When building side projects or a prototype, it’s better to use managed services to build faster.
Supabase is a managed service that provides a Postgres database. With Render, we can host our applications.
In this article, we’ll walk through setting up Supabase as the database for a Rails app and deploying it on Render.

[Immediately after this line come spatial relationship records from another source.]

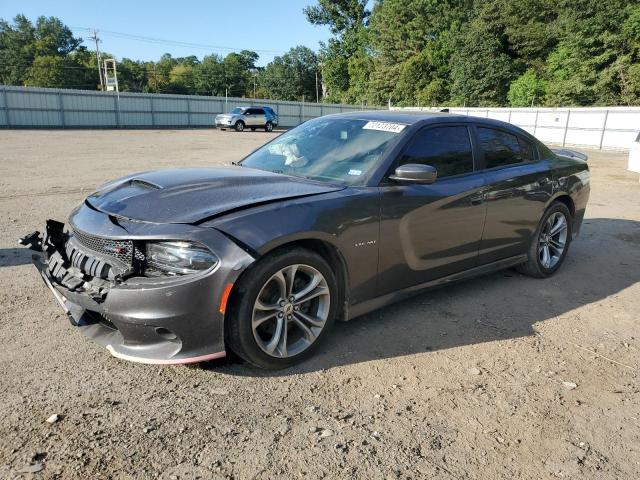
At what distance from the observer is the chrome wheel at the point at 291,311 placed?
2.97m

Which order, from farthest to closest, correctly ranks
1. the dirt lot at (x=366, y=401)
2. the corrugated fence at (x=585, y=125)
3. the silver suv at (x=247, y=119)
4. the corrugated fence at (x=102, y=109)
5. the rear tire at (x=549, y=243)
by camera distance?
the silver suv at (x=247, y=119) → the corrugated fence at (x=102, y=109) → the corrugated fence at (x=585, y=125) → the rear tire at (x=549, y=243) → the dirt lot at (x=366, y=401)

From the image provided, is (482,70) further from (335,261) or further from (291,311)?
(291,311)

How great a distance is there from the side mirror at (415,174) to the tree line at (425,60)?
1693 inches

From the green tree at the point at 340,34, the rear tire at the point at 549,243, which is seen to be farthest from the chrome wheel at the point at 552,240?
the green tree at the point at 340,34

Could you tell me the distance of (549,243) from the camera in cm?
521

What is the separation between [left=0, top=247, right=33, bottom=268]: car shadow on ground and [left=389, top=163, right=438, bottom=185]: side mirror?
3.86 m

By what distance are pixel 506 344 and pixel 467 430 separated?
1210 mm

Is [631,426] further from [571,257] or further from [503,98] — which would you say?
[503,98]

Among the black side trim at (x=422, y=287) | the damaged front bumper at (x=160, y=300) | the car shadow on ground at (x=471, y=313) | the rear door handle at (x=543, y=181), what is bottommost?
the car shadow on ground at (x=471, y=313)

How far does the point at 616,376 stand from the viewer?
129 inches

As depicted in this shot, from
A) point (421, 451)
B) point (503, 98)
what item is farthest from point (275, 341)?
point (503, 98)

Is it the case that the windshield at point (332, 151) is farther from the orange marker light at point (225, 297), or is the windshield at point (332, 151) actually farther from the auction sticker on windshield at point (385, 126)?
the orange marker light at point (225, 297)

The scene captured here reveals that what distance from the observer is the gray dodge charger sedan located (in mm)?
2715

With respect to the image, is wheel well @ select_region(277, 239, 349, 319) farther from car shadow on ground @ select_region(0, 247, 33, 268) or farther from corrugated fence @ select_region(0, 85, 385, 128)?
corrugated fence @ select_region(0, 85, 385, 128)
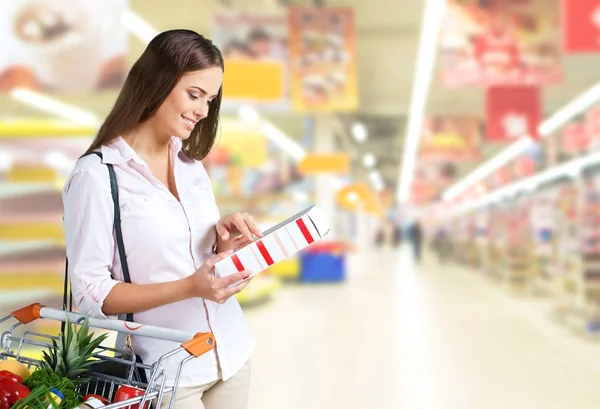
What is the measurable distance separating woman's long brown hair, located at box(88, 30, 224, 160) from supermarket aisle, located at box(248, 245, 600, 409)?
3897mm

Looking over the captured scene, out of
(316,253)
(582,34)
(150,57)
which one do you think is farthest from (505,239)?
(150,57)

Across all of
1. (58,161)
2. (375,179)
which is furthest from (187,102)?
(375,179)

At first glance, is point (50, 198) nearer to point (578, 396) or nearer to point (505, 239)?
point (578, 396)

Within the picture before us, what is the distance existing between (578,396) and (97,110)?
53.6 ft

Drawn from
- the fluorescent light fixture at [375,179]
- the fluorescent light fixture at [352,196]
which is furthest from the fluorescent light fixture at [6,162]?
the fluorescent light fixture at [375,179]

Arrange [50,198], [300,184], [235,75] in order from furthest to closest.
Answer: [300,184] < [235,75] < [50,198]

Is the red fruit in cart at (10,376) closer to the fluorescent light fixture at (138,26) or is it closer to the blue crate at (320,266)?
the fluorescent light fixture at (138,26)

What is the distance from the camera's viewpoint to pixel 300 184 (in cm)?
2095

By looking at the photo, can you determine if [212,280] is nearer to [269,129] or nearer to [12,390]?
[12,390]

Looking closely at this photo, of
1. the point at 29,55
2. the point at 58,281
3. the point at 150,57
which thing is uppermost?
the point at 29,55

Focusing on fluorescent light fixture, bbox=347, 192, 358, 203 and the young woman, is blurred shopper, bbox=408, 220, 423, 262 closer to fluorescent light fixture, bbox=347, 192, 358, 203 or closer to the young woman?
fluorescent light fixture, bbox=347, 192, 358, 203

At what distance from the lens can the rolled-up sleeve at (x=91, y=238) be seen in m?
1.47

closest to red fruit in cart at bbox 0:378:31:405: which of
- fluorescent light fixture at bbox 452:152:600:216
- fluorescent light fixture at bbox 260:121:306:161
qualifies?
fluorescent light fixture at bbox 452:152:600:216

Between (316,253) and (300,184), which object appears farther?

I’ll also highlight two mistakes I made along the way, so you can avoid them.
Supabase
First, let’s set up Supabase as the database for our Rails app.
- Create a project from Supabase dashboard
- After creating the project, click on connection button to get the connection URL
- Ensure
pg
gem is installed in the application - Add
DATABASE_URL
in .env file - In config/database.yml, configure the production database
production:
adaptor: postgresql
encoding: unicode
url: <%= ENV["DATABASE_URL"] %>
Now, Active Record will use supabase as the postgres database.
Render
Next, let’s deploy our application on Render.
- From the dashboard, create new web service
- Select the repository you want to host
- Add build command
bundle install; bundle exec rake assets:precompile; bundle exec rake assets:clean;
- Add start command
bundle exec rails db:migrate && bundle exec rails server -b 0.0.0.0 -p ${PORT:-3000}
- Deploy!
Common Mistakes
- Render
- Ensure
db:migrate
is included in the start command; without it, the database won’t be created. - I forgot this and spent time figuring out why the database didn’t work.
- Ensure
- Supabase
- For the connection string, use ‘Session Pooler’.
- I had selected ‘Transaction Pooler’ initially, which caused queries to fail.